— Supplied passage —

++++++++++

At first glance, Michael Horton's A Better Way: Rediscovering the Drama of God-Centered Worship may appear to be just another jeremiad. Having listened too much to the world, Horton charges, believers have come to script their lives and even their worship according to our culture's self-centered expectations. Citing Neal Gabler's Life the Movie, Horton suggests that contemporary entertainment has "conquered reality" by beguiling each of us to think of ourselves as the star of our own show. We take it that God is at our disposal. We assume that worship is the way to get God into our script, and perhaps into that of an unbeliever. No wonder, then, that some strains of worship have become increasingly subjective. No wonder that some have the ring of tv talk-shows. No wonder that some employ any gimmick in order to effect communion with God.

Yes, yes, the reader may mutter impatiently, I've heard this indictment before. But it would be a mistake to dismiss Horton's book as merely a rehash of familiar themes. These habits of contemporary worship, Horton suggests, are the expression of an "over-realized" eschatology. God's transcendence is preempted by God's immanence. Weary of waiting for the fulfillment of a promise, we try to force our future—our eschatological communion with God—on the present "by 'staging' our own spectacle."1 In this way, says Horton, we seem not to trust God's promise to get to us through the ordinary means of Scripture and sacrament. So we contrive extraordinary means, figuring we will get to God through them.

There are also those who hold to an "under-realized" eschatology, who despair of God's inclination and power to do anything about sin and misery, here and now, in this fallen world. Admittedly, says Horton, this is the more likely vice of "traditional" churches, whose worship may be theologically erudite and yet "indifferent to the reality that God has come among us in Jesus Christ and remains with us until the end of the age by his Spirit."

Liturgically, these two contrasting perspectives are equally regrettable. In both settings, God's glory is trivialized, God's "weightiness," as the Hebrew renders it, is put off. In both settings, historical-redemptive reality is diminished, its drama is missed. Worship's function and form are disintegrated, neither imparting the reality of salvation nor orienting us to our place within it. For these reasons, says Horton, Christian worship needs reform—the primary source of which must be Scripture.

++++++++++

— Exercise instructions —
a) In the review of Horton's book on worship, which book does Horton cite to argue that contemporary entertainment has "conquered reality"?
b) Continue the review of Horton's book on worship, starting after its final sentence.

— Given information —
++++++++++

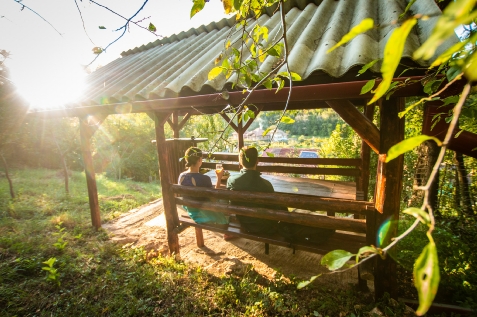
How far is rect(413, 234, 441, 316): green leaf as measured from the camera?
14.6 inches

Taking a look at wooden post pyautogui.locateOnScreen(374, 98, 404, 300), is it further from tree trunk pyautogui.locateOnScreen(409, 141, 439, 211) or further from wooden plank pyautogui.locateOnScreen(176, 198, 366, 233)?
tree trunk pyautogui.locateOnScreen(409, 141, 439, 211)

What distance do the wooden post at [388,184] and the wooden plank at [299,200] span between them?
155 millimetres

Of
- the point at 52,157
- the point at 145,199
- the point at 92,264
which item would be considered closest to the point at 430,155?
the point at 92,264

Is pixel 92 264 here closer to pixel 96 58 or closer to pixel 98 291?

++++++++++

— Answers by task —
a) Neal Gabler's Life the Movie.

b)
If Christian worship is to be truly understood, says Horton, we must not turn merely to the Old Testament, nor to the New, but to the whole of Scripture, from Genesis to Revelation, from creation to consummation. The truth of salvation in Christ entails the reality of the creation, the fall, and the flood; the calling of one man and his wife from Chaldea; the exodus of a nation from one captivity and its exile into another; a virgin birth, a cross, and an empty tomb; Pentecost and parousia. The point of being a Christian, says Horton, "is not to find a place for God in our story but to receive the good news that God has found a place for us in his. There is a seat for us at the table of Abraham, Isaac, and Jacob," and it is God in Christ who has made room for us there.

While Christ is the story's central figure, "covenant" is its central feature. In ancient Near Eastern culture, covenants were "treaties," royal agreements binding mutual loyalty between a sovereign and that sovereign's peers or subjects. God, the Sovereign of sovereigns, made such agreements with, among others, Abraham and his descendants: I am your God, and you are my people. So gracious and solemn an agreement was not to be forgotten, so God regularly renewed the covenant with his people: at the foot of Mt. Sinai, on the plains of Moab, after the conquest of Canaan, and upon return from exile.